▶ _THE DATA_:
-=-=-=-=-

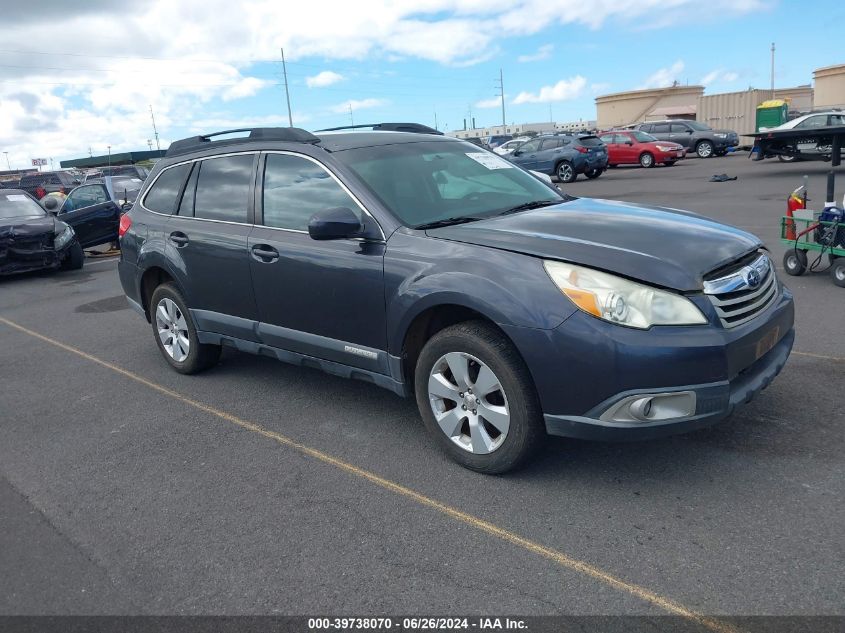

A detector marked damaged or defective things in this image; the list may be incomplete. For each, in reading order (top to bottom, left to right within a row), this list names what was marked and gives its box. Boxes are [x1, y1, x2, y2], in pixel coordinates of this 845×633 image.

damaged car [0, 189, 84, 276]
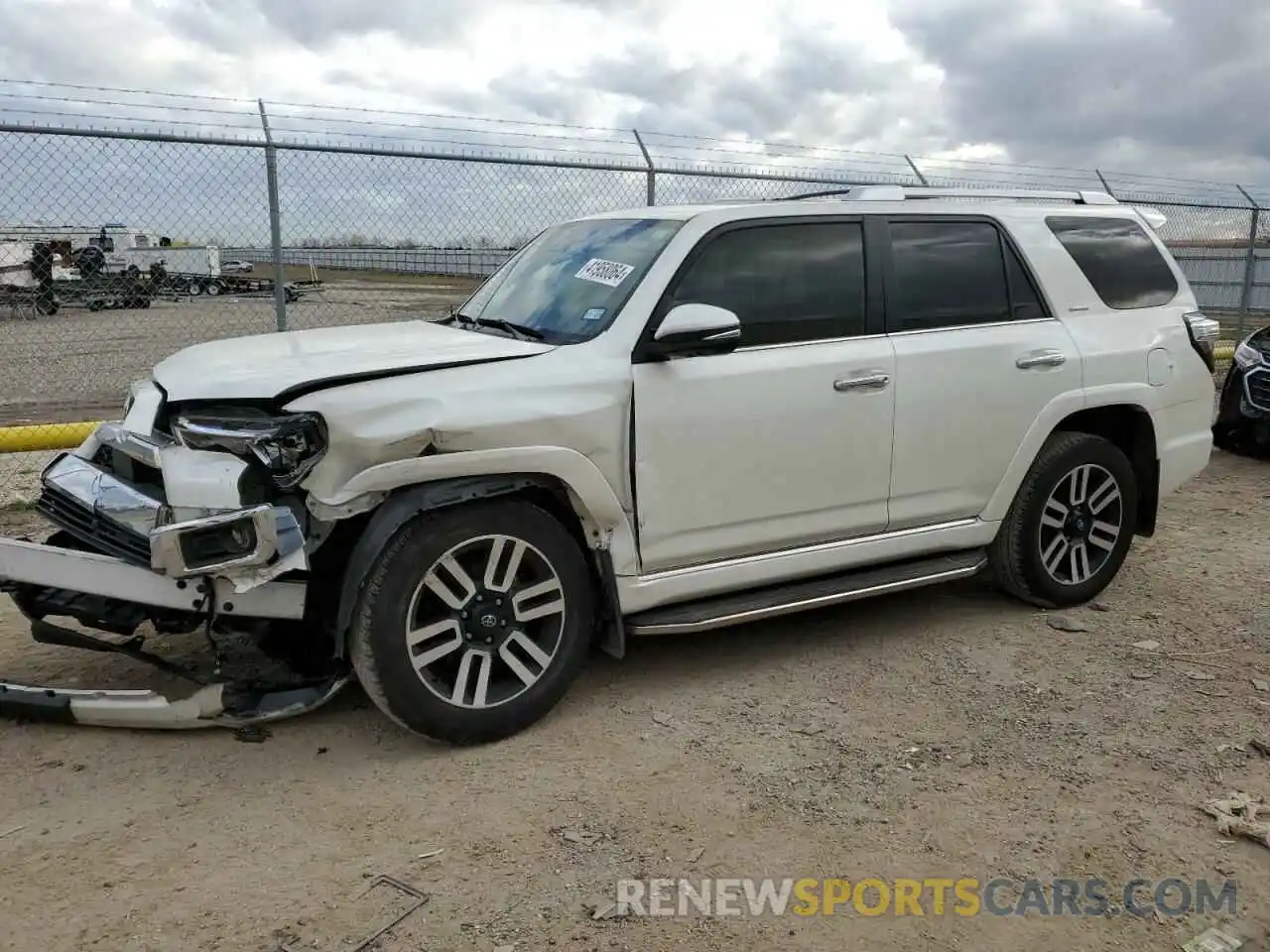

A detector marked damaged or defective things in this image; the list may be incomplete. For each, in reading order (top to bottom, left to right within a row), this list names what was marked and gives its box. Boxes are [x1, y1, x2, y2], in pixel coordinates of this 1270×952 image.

crumpled hood [151, 320, 554, 404]
broken headlight [169, 409, 327, 492]
damaged front end [0, 381, 352, 731]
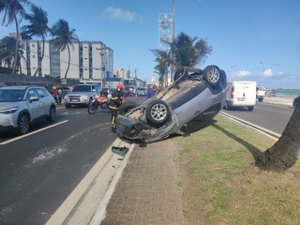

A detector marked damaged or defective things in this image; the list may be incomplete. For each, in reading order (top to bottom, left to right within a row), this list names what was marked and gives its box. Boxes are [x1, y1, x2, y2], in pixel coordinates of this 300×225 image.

overturned silver car [116, 65, 229, 142]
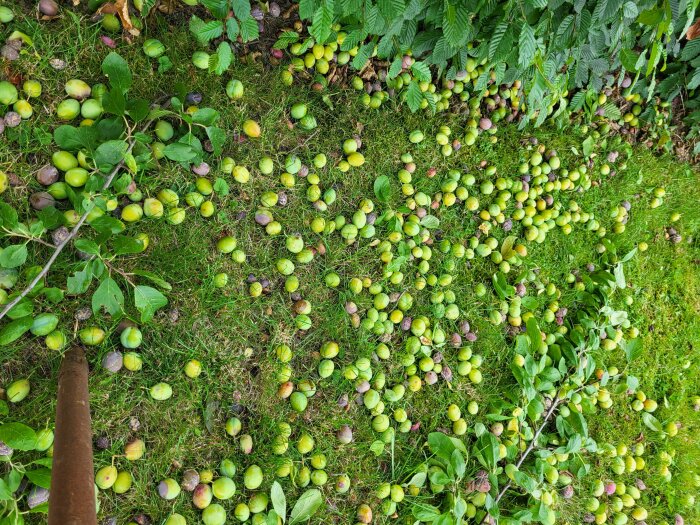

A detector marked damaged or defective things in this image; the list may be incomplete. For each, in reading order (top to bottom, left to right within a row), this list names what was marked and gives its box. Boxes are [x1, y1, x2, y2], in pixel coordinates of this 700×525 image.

rusty metal pole [48, 344, 97, 524]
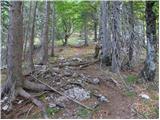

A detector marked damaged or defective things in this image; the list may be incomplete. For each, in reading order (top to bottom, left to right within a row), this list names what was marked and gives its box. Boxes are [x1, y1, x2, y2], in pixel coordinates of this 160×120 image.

broken stick [30, 74, 93, 111]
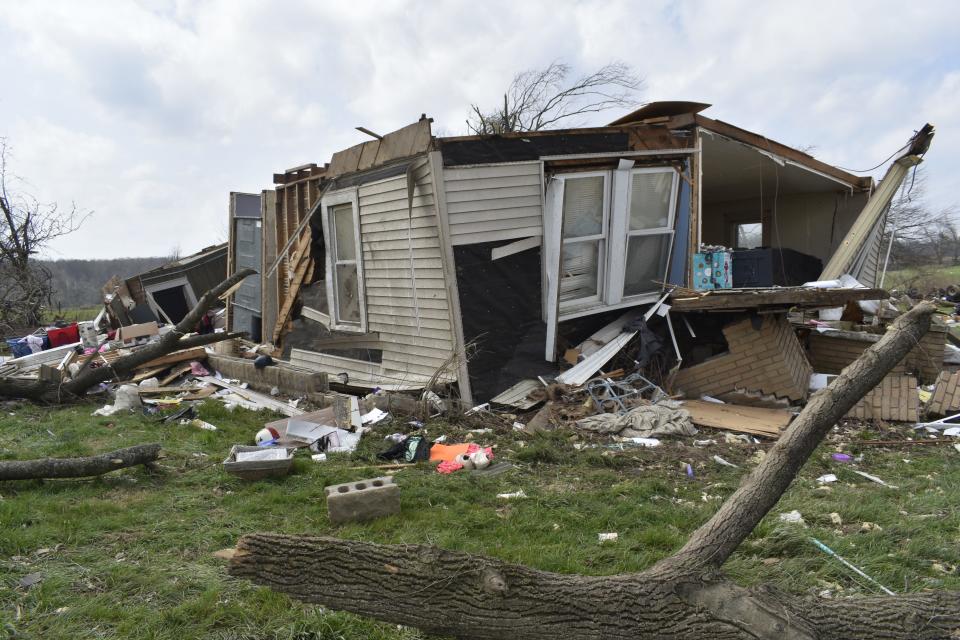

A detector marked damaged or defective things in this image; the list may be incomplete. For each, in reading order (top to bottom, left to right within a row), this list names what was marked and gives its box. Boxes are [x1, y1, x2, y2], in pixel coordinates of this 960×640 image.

broken siding [440, 161, 540, 246]
broken window frame [320, 188, 370, 332]
broken siding [356, 159, 458, 380]
torn wood plank [668, 288, 884, 312]
torn wood plank [201, 376, 306, 420]
torn wood plank [492, 380, 544, 410]
torn wood plank [680, 398, 792, 438]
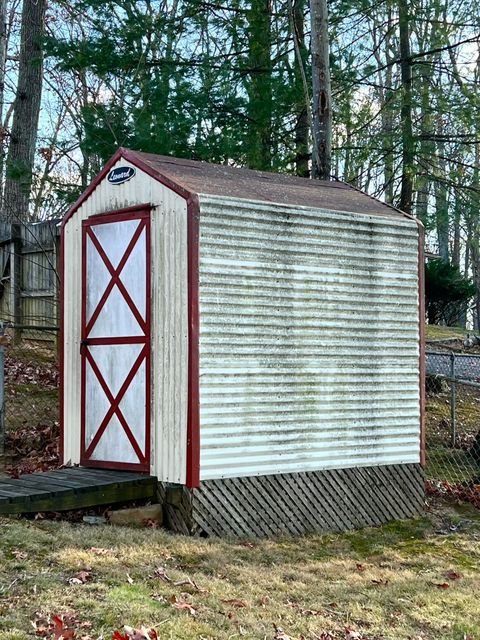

-=-=-=-=-

With the pictures removed, output the listing above exactly.

▶ _TASK ANSWER_:
A detector marked damaged or defective things in this image; the list may be incomplete. For each, in reading order (top to bottom, left to right within a row), this list names what was marked and gives its box. Boxes are [x1, y1, x2, y2], in pixel coordinates of this 845×633 image.

damaged car [0, 189, 84, 276]

A detector marked damaged or defective things in this image; the list may be incomplete. For each, in reading order (top to bottom, left to right within a row), this list names what was marked and gives its box. Boxes are [x1, y1, x2, y2], in pixel coordinates of this 1270×952 image.

crumpled hood [151, 320, 554, 404]
broken headlight [169, 409, 327, 492]
damaged front end [0, 381, 352, 731]

A detector marked damaged or defective things in this image; the list may be incomplete. For each, in reading order (top to bottom, left to right within a row), this list names what was marked and gives its box. Boxes are [x1, y1, x2, y2], in pixel coordinates of this 300×225 image.

overturned silver car [116, 65, 229, 142]

A detector marked damaged or defective things in this image; the list may be incomplete. For each, in reading order (top to bottom, left to right within a row), this list names what was marked and gives its box. Boxes are [x1, y1, x2, y2], in pixel coordinates of this 700×525 image.

rusty metal pole [48, 344, 97, 524]

A detector marked damaged or defective things in this image; the list may be incomplete. For each, in reading order (top to bottom, left to right within a row), this list names what was marked and gives its box. Boxes are [x1, y1, x2, y2], in pixel coordinates of this 160×120 image.

broken stick [30, 74, 93, 111]

A detector marked damaged or defective things in this image; the list may be incomplete. For each, in reading order (top to bottom, left to right within a row), this list names what was marked and gives its box. Boxes are [x1, y1, x2, y2], in pixel coordinates of this 960×640 image.

broken siding [440, 161, 540, 246]
broken window frame [320, 188, 370, 332]
broken siding [356, 159, 458, 380]
torn wood plank [668, 288, 884, 312]
torn wood plank [201, 376, 306, 420]
torn wood plank [492, 380, 544, 410]
torn wood plank [680, 398, 792, 438]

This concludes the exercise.